■ 作業の指示 1:
YouTuberの収入源についての文章から、「もっと言えば、それこそ会社員」から下って「ただ、それが崩壊した今、それは必ずしも正解とは言い切れない部分はあるだろう。」までを、一字も変えずにすべて書き写してください。
■ 作業の指示 2:
YouTuberの収入源についての文章では、安定していると言い切るには得意先がどのくらい必要だとしていますか。
■ 作業の指示 3:
YouTuberの収入源についての文章を、最後の一文のあとから書き継いでください。

■ 渡された文章:
---+---
先日、たまたま目にした記事だが、なかなか面白い内容だった。

1247万回再生だったのに収益は328円という衝撃的な見出しに始まり、YouTuberが「稼げない仕事」に激変してしまった原因を探る内容であった。

いまやなりたい職業ランキング(個人的には、最も身近な職業ランキングとイコールだと解釈しているが)1位となり、名実ともに有名になってきた印象のあるYouTuberだが、稼げるかどうかはまた別問題のようである。

私自身、それ程YouTuberに興味があるわけではないのだが、ただ一方でこのニュースを見て色々思うところがあったのも事実。

ここから読み解いた私なりの解釈を、少し書き出してみたいと思う。

■『YouTuber=オワコン』以上に深刻な問題点

『YouTuberはオワコン』というだけで終わってしまっては勿体無くて、この記事の持つ本質的な問題点は、個人的には二つあるように思う。

1.収入源が一つ、もしくは少ないという点
2.その収入源を自分でコントロールできないという点

YouTubeを専業で行っているYouTuberがいるとしよう。

その人をダムの水に喩えるとすると、そこに注がれる川が一つしかないようなものである。

ダムの中に保てている水の量は、ビジネスで言えば、まさしく儲け(利益)であり、枯渇=資金ショート=倒産を意味する。

その唯一と言える川が先細りして、コントロールもできない状況こそが問題ということである。

こう考えていくと、これは何もYouTuberに限った話ではなく、全事業主に当てはまる問題だとわかるだろう。

もっと言えば、それこそ会社員もそう。なぜならその収入源は、あなたの勤め先ひとつしかなく、まさしくコントロールしにくいからである。

水源が豊富な時代はそれでも良かったのかもしれない。少しずつ水が増えることが約束されていることが終身雇用である。

ただ、それが崩壊した今、それは必ずしも正解とは言い切れない部分はあるだろう。

つまり、YouTubeに限らず、他人任せの水源一つに頼ることがリスクになる時代だということである。

■川という名の収入源の増やし方

税理士として日々中小企業の財務状況に向き合っている経験上、資金繰りが悪化する理由は、ほとんどがこの部分だと言っていい。

浮き沈みの激しい業界で悪化の余波を受けたというのは、ほとんどの場合"みかけだけ"であって、

・得意先を、特定の数社(数人)に依存している
・自社がコントロールできないような収益構造に依存している

この辺りが本質だと考えている。

逆に言えば、この辺りを堅実にできれば、間違いなくビジネスは安定する。

事実、コロナ等の環境変化があっても、ある程度の得意先の数を持っていて自社がコントロール可能な収益構造を持つ会社は、ほぼ上手く生き残っている。

単純に数だけ増やせば良いという話ではないのは勿論だが、とはいえある程度(最低10〜20)程はないと安定とは言い切れない。

にもかかわらず、目先の利益を追求して特定の数社とだけ…というパターンは、意外にも多くある。

これらは短期的には到底出来るものではないので、その準備をどれだけ平常時に時間をかけてできたか、に運命の分岐点はあるように感じている。
---+---
■ 渡された資料:
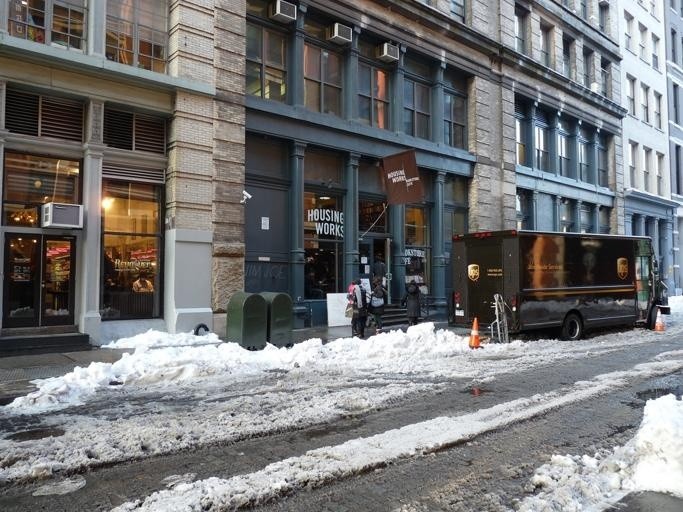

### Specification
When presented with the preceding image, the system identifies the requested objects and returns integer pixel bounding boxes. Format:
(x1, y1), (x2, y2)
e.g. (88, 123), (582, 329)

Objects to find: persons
(399, 279), (423, 325)
(131, 271), (152, 292)
(345, 251), (386, 339)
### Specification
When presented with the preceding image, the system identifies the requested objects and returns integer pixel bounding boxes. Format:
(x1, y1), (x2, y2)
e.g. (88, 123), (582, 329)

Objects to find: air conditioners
(39, 202), (83, 229)
(267, 0), (399, 64)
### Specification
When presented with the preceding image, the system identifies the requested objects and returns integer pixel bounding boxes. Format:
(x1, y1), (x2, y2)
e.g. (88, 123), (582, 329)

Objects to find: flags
(379, 147), (425, 207)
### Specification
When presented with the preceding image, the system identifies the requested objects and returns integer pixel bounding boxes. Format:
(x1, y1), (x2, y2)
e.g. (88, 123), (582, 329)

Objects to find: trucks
(448, 230), (671, 341)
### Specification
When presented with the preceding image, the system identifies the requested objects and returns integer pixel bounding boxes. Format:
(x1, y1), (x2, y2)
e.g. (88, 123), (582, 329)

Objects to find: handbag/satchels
(371, 296), (384, 308)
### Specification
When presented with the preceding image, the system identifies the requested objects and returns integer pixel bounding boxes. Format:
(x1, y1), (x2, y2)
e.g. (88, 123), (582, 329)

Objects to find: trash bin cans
(226, 292), (293, 351)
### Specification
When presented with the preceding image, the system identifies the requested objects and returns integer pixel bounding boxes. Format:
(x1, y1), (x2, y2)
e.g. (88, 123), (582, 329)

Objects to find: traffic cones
(466, 315), (484, 350)
(651, 304), (665, 334)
---+---
■ 答えの文 1:
もっと言えば、それこそ会社員もそう。なぜならその収入源は、あなたの勤め先ひとつしかなく、まさしくコントロールしにくいからである。

水源が豊富な時代はそれでも良かったのかもしれない。少しずつ水が増えることが約束されていることが終身雇用である。

ただ、それが崩壊した今、それは必ずしも正解とは言い切れない部分はあるだろう。

■ 答えの文 2:
最低10〜20ほどです。

■ 答えの文 3:
まずはこの流れ込む川(収入源=得意先)の数をある程度のレベルまで増やしていくことが大切で、太くするのは後からでも遅くはない。

川によってはその上の水量の関係で勝手に太くなる場合もあるし、そこから近くの支流が合流してくる場合だってある。

それは掛け算のように広がる性質を持つので、まずはやはり一定数を確保する方が優先事項だといえる。

■収益構造をコントロールするということ

流れ込む川を増やす一方で、もう一つ忘れてはならない大切なことがある。

それは、収益構造をコントロールできる川を増やすという視点である。

もう少し平たく言えば、自分の手が届く範囲を広げ、それができる川を選ぶということである。

冒頭のYouTubeの場合、再生回数に対しての単価に対する決定権限がないことが問題なわけである。

そのようなコントロール不能な部分があっても、圧倒的な再生回数があればOKとの考えには同調する。

ただそうではなくて、私が言いたいのはそれに依存しすぎてはいけないということである。

なぜから、自社でコントロール可能な領域が狭くなればなるほど、外的な影響をモロに受けやすくなるからである。

爬虫類のような変温動物のように、寒くなったら動けなくなる、では困るという話である。

進化の過程で、我々が体温を一定にする力を身に着けたように、自分自身でコントロールできる余地を増やしておくことが、そのまま自分自身の安定に繋がる

いざという時に、頑張っても水が流れてこない川ばかりあっても仕方ないので、コントロールできる余地を増やすのである。

具体的には、下流から上流に上がるということ。より源泉に近づけば、価格の決定権限を含めた自身のコントロールできる権限は増える。

横への展開もそうだろう。川を繋げて、上手く流すことで、更なる流入も期待できる。

それが、多くの中小企業を見てきた私なりの感想である。

■おわりに

水は流してこそ活きるもので、そこに留まらせても淀むだけ。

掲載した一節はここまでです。